UNOS días después del rapto de la Clavariesa estábamos charlando en aquel espléndido mirador del castillo de Ondara, cuando Kitty, la coronela, me preguntó si había escrito alguna relación de mis aventuras desde que salí de Londres.
—Tengo varias notas —la dije—, pero dispersas y sin orden.
—¿Por qué no las ordena usted? —me preguntó ella.
—¿Con qué objeto?
—Para leérmelas a mí.
—Si usted lo desea, lo haré; pero le advierto que es muy probable que tenga usted un desencanto.
En mis andanzas no me han ocurrido grandes cosas.
—No importa. Cualquier relato, aderezado con un poco de imaginación, puede ser interesante.
—¡Ah!, ya lo creo; pero es que yo no tengo imaginación.
—Se quiere usted excusar, Thompson.
—No, no. Créame usted. Lo único que quiero es prepararle a usted para que no sufra un pequeño chasco.
—No lo sufriré. Esté usted tranquilo. Sus impresiones serán para mí siempre interesantes.
—¡Oh! ¡Bondad! —exclamé yo—. ¿Por qué no guardaría entre mis papeles unos parlamentos inéditos de Calderón, unos diálogos de Shakespeare, unas baladas de Burns o unas páginas desconocidas de Mozart para traérselas a usted?
—No tanta modestia, Thompson. Se quiere usted escabullir.
—No, señora. Cuando ordene mis papeles, aquí estoy.
—¿Da usted su palabra?
—Sí.
Me marché a la fonda de la Marina y comencé el arreglo de mis notas. No era fácil, ni mucho menos. A veces, yo mismo no sabía lo que había querido decir. Cuando concluí una parte de mi trabajo, con un gran paquete de papeles, fui a ver a mi amiga Kitty.
—El Viaje sin objeto —leí en la primera página, con la voz velada por la emoción.
—¿Lo llama usted así? —me preguntó ella.
—Sí; pero si lo encuentra usted mal, lo borro.
—No, no; me parece bien. ¿Le habrá dado usted este título significando que ha hecho usted ese viaje a la buena ventura?
—Sí; eso es. Hubiera sido, quizá, más exacto llamarle «Viaje sin objeto ni fin»; pero no he querido recalcar demasiado. ¿Sigo adelante?
—Sí; siga usted…
Realmente, este viaje sin objeto es posible que sea una tontería, porque está escrito sin pies ni cabeza, de una manera confusa y desordenada.
El señor Leguía, primer compilador de las Memorias de un hombre de acción, tuvo que suprimir del Viaje sin objeto una porción de digresiones: itinerarios de caminos, clasificaciones botánicas, recetas de cocina, reflexiones religiosas, y otras bagatelas que no venían a cuento.
Thompson tenía el vicio de expandirse, de dispersarse en el comentario; por otra parte, quería ser muy exacto.
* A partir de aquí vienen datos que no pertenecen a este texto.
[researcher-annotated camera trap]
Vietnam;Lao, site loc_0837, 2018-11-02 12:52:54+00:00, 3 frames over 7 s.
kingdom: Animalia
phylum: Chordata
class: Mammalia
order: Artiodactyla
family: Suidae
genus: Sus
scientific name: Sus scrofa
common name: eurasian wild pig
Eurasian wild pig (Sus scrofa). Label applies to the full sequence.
A la manera de Jorge Borrow, Ricardo Fox y otros viajeros ingleses, se propuso escribir un viaje con gran minuciosidad y lleno de detalles; pero como hombre perezoso, y olvidadizo, dejaba muchas de sus ideas en embrión, y únicamente expresaba en un título lo que hubiera querido hacer.
En la gran hojarasca de cuestiones sin tratar y de reflexiones inoportunas que apuntó Thompson, entró Leguía a saco, cortando y rajando.
Después de la poda de Leguía, el editor actual ha tenido que hacer nuevos cortes en el manuscrito, para dar al Viaje sin objeto cierta proporción de obra de arquitectura, o, por lo menos, de albañilería modesta.
Ciertamente, Thompson no era un académico, ni un clásico, y es posible que las tragedias de Racine le parecieran grandes monumentos de cartón piedra.
También hay que reconocer que Thompson no se mostraba siempre hombre serio y razonable, y que muchas veces parecía no comprender la diferencia entre lo trascendental y lo fútil.
Lo único que se puede decir en su descargo es que Thompson no aspiró nunca a terminar su Viaje sin objeto en el Parnaso, porque, de ser así, hubiera sido el suyo un viaje con objeto, y él creía que en el segmento de nuestra limitada vida nada tiene objeto ni fin.